▶ **Task description**: Nothing in the records may be left out or altered; reproduce them all exactly.
[Start of Attachment]
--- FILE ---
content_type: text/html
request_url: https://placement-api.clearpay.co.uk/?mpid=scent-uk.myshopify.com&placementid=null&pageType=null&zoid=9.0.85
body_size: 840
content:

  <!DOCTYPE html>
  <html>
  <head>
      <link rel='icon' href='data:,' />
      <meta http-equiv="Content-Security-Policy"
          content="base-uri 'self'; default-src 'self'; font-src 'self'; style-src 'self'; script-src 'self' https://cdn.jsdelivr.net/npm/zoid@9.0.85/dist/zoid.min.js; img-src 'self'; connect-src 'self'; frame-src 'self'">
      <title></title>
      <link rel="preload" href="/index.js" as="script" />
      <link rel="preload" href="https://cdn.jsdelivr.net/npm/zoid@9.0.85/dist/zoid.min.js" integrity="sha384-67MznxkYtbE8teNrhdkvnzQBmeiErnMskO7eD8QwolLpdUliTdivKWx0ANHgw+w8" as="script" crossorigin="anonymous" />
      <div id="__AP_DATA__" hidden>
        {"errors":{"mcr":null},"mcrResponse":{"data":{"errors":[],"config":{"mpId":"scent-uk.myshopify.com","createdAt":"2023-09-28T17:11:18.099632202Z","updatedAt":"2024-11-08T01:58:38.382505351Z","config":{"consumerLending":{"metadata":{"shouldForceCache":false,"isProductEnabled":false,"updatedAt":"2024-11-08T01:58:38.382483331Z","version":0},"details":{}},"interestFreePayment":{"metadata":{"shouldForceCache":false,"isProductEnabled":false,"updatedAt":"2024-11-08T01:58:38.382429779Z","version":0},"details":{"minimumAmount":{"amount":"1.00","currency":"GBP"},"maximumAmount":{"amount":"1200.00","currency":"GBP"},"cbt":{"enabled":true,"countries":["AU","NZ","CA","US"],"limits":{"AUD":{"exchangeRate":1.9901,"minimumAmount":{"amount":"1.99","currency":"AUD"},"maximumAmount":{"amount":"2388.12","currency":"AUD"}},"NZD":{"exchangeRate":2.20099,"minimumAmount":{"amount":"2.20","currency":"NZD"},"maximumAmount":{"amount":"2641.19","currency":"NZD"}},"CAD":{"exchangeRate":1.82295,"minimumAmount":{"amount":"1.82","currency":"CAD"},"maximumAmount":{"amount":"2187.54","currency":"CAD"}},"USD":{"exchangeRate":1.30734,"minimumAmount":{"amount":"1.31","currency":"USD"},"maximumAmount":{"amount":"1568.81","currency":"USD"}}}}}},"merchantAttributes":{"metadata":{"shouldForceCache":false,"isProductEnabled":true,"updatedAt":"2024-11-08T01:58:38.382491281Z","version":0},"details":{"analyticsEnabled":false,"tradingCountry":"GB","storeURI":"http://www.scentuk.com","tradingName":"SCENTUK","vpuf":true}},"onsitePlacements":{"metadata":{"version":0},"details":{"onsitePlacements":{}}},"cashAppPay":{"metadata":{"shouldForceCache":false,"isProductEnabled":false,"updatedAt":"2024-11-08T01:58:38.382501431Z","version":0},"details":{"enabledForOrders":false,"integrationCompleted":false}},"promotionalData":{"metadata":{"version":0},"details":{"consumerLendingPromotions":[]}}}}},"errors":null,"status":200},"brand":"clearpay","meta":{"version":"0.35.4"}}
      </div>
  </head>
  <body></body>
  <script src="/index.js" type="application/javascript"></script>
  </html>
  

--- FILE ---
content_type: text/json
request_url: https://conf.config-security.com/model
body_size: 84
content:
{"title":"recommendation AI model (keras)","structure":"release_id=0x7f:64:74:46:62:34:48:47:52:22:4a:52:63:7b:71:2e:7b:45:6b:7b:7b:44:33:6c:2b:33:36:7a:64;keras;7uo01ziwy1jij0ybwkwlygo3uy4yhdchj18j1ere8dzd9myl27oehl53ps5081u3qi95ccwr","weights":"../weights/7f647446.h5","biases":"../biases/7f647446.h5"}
[End of Attachment]
▶ **Solution to this task**:
--- FILE ---
content_type: text/html
request_url: https://placement-api.clearpay.co.uk/?mpid=scent-uk.myshopify.com&placementid=null&pageType=null&zoid=9.0.85
body_size: 840
content:

  <!DOCTYPE html>
  <html>
  <head>
      <link rel='icon' href='data:,' />
      <meta http-equiv="Content-Security-Policy"
          content="base-uri 'self'; default-src 'self'; font-src 'self'; style-src 'self'; script-src 'self' https://cdn.jsdelivr.net/npm/zoid@9.0.85/dist/zoid.min.js; img-src 'self'; connect-src 'self'; frame-src 'self'">
      <title></title>
      <link rel="preload" href="/index.js" as="script" />
      <link rel="preload" href="https://cdn.jsdelivr.net/npm/zoid@9.0.85/dist/zoid.min.js" integrity="sha384-67MznxkYtbE8teNrhdkvnzQBmeiErnMskO7eD8QwolLpdUliTdivKWx0ANHgw+w8" as="script" crossorigin="anonymous" />
      <div id="__AP_DATA__" hidden>
        {"errors":{"mcr":null},"mcrResponse":{"data":{"errors":[],"config":{"mpId":"scent-uk.myshopify.com","createdAt":"2023-09-28T17:11:18.099632202Z","updatedAt":"2024-11-08T01:58:38.382505351Z","config":{"consumerLending":{"metadata":{"shouldForceCache":false,"isProductEnabled":false,"updatedAt":"2024-11-08T01:58:38.382483331Z","version":0},"details":{}},"interestFreePayment":{"metadata":{"shouldForceCache":false,"isProductEnabled":false,"updatedAt":"2024-11-08T01:58:38.382429779Z","version":0},"details":{"minimumAmount":{"amount":"1.00","currency":"GBP"},"maximumAmount":{"amount":"1200.00","currency":"GBP"},"cbt":{"enabled":true,"countries":["AU","NZ","CA","US"],"limits":{"AUD":{"exchangeRate":1.9901,"minimumAmount":{"amount":"1.99","currency":"AUD"},"maximumAmount":{"amount":"2388.12","currency":"AUD"}},"NZD":{"exchangeRate":2.20099,"minimumAmount":{"amount":"2.20","currency":"NZD"},"maximumAmount":{"amount":"2641.19","currency":"NZD"}},"CAD":{"exchangeRate":1.82295,"minimumAmount":{"amount":"1.82","currency":"CAD"},"maximumAmount":{"amount":"2187.54","currency":"CAD"}},"USD":{"exchangeRate":1.30734,"minimumAmount":{"amount":"1.31","currency":"USD"},"maximumAmount":{"amount":"1568.81","currency":"USD"}}}}}},"merchantAttributes":{"metadata":{"shouldForceCache":false,"isProductEnabled":true,"updatedAt":"2024-11-08T01:58:38.382491281Z","version":0},"details":{"analyticsEnabled":false,"tradingCountry":"GB","storeURI":"http://www.scentuk.com","tradingName":"SCENTUK","vpuf":true}},"onsitePlacements":{"metadata":{"version":0},"details":{"onsitePlacements":{}}},"cashAppPay":{"metadata":{"shouldForceCache":false,"isProductEnabled":false,"updatedAt":"2024-11-08T01:58:38.382501431Z","version":0},"details":{"enabledForOrders":false,"integrationCompleted":false}},"promotionalData":{"metadata":{"version":0},"details":{"consumerLendingPromotions":[]}}}}},"errors":null,"status":200},"brand":"clearpay","meta":{"version":"0.35.4"}}
      </div>
  </head>
  <body></body>
  <script src="/index.js" type="application/javascript"></script>
  </html>
  

--- FILE ---
content_type: text/json
request_url: https://conf.config-security.com/model
body_size: 84
content:
{"title":"recommendation AI model (keras)","structure":"release_id=0x7f:64:74:46:62:34:48:47:52:22:4a:52:63:7b:71:2e:7b:45:6b:7b:7b:44:33:6c:2b:33:36:7a:64;keras;7uo01ziwy1jij0ybwkwlygo3uy4yhdchj18j1ere8dzd9myl27oehl53ps5081u3qi95ccwr","weights":"../weights/7f647446.h5","biases":"../biases/7f647446.h5"}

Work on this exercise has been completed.